Monday 17 September 2012

Découverte

Les yeux fermés, la guitare dans mes bras, mes doigts dansant sur les cordes en nylon, je me laisse rêver. Ce morceau se joue tout seul, pourtant il est puissant : les notes tombent en gouttes sur mes oreilles, traçant leur chemin doré au fil de mes veines. Du miel en musique.

Je suis assise au pied d'un arbre, dans l'ombre verte des feuilles, là où l'herbe est douce. L'air sent la verdure, la poussière et cette odeur délicate que dégagent les platanes en septembre. Une classe d'enfants fait le tour du parc en courant, et quelques étudiants discutent de la rentrée pas loin, mais pour l'instant je suis seule, et je chéris cet instant.

Cette guitare est tellement vieille que le vernis commence à partir par endroits, et à ces endroits, le bois est tellement usé qu'il est devenu lisse et doux. Elle appartenait à mon père lorsqu'il était ado. Pendant très longtemps elle a été oubliée au fond d'un grenier, avant que je sois assez grande pour vouloir jouer d'un instrument. Aussi petite que j'étais, je me souviens encore du son qu'elle faisait avec ses vieilles cordes désaccordées, comme si elle ne voulait pas qu'on la réveille.

"Au contraire," disait mon père, pendant qu'il remplaçait les cordes, "elle m'engueule de l'avoir laissée seule aussi longtemps."

La musique s'arrête et j'ouvre les yeux. Il n'y a eu aucun bruit, pourtant le regard qui se posait sur moi était si intense que ça m'a réveillée. En face de moi, un enfant aux yeux noirs se tient debout, figé. On dirait un lapin devant des phares de voiture.

"Salut," dis-je.

Il ne répond pas, ne bouge même pas. 

Je le fixe encore quelques secondes, puis je recommence à jouer, les yeux sur mes mains. Du coin de l'oeil je vois ses pieds, nus dans l'herbe. Au bout d'un instant je les vois tourner, comme pour s'en aller, mais il hésite.
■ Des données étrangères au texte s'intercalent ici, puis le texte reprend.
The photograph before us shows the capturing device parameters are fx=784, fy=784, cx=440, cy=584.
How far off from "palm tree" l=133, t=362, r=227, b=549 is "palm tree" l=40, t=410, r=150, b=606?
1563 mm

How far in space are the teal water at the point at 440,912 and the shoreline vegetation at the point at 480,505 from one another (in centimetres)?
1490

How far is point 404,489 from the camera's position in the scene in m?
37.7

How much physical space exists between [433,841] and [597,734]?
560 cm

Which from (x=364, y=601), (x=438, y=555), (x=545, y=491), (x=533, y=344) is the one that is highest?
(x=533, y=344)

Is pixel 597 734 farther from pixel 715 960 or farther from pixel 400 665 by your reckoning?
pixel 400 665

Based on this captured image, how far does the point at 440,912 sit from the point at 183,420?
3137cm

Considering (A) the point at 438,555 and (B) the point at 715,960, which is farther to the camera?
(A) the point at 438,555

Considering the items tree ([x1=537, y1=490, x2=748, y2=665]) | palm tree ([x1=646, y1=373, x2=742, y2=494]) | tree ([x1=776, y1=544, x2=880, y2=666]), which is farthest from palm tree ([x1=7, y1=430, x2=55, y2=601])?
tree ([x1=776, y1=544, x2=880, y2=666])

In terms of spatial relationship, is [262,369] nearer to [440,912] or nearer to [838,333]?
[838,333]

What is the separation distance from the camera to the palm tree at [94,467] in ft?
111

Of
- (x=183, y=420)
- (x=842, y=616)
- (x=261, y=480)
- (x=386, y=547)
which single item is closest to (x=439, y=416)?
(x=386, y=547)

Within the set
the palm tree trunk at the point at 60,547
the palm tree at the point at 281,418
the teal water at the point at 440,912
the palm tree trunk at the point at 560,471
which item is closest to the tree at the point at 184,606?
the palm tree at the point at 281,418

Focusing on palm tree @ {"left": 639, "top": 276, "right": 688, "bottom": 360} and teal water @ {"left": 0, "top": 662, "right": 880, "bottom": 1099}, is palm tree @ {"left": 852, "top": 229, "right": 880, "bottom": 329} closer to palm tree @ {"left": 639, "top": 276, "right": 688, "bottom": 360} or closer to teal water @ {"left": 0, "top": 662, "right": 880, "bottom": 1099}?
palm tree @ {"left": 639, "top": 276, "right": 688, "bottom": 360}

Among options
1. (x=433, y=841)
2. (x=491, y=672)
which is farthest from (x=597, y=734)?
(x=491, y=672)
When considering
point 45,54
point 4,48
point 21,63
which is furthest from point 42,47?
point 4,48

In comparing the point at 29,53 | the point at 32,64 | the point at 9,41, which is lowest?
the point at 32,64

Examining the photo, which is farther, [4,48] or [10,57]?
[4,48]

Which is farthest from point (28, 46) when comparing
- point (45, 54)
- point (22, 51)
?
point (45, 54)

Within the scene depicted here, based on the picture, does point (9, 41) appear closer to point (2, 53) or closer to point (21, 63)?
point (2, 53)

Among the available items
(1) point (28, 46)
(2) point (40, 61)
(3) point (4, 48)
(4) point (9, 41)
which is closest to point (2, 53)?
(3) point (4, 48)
Je continue encore quelques minutes en l'observant, puis je m'arrête et je le regarde de nouveau. De nouveau il se fige, mais il a l'air moins pétrifié qu'avant.

"Tu veux essayer?" Je lui souris.

La peur quitte ses yeux qui sont désormais envahis de curiosité, le genre de curiosité dévorante qui n'attend que de devenir une passion. Il fait un pas vers moi.

"Abel !" Une voix d'homme, impatient, fatigué. Le petit tourne la tête, puis me regarde, l'air torturé. "Abel ! Viens là ! On rentre." L'homme tient une petite fille sur ses épaules d'une main et une paire de sandales dans l'autre. Un ado traîne derrière.

Le petit hésite encore. Il me montre du doigt.

"On a pas le temps, allez viens ! Dépêche-toi !" Le papa tourne le dos et commence à marcher. L'ado le suit.

"Je serais encore là demain," je lui dis. "Tu pourras essayer la guitare à ce moment-là."

Le soulagement remplit ses yeux énormes, et un petit sourire timide illumine son visage avant qu'il se tourne pour courir après son père.

Et moi je me remets à jouer, me demandant ce dans quoi je me suis engagée.